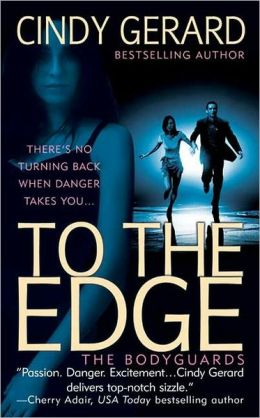 To the Edge (Bodyguards Series #1)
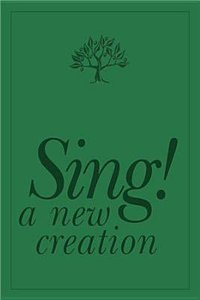 Sing! a New Creation (Songbook)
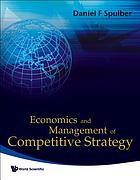 Economics and management of competitive strategy.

■ WORK INSTRUCTION ■
All of the listing is to be written out exactly, with the pictures left out.

■ RESULT OF THIS EXERCISE ■
 To the Edge (Bodyguards Series #1)
 Sing! a New Creation (Songbook)
 Economics and management of competitive strategy.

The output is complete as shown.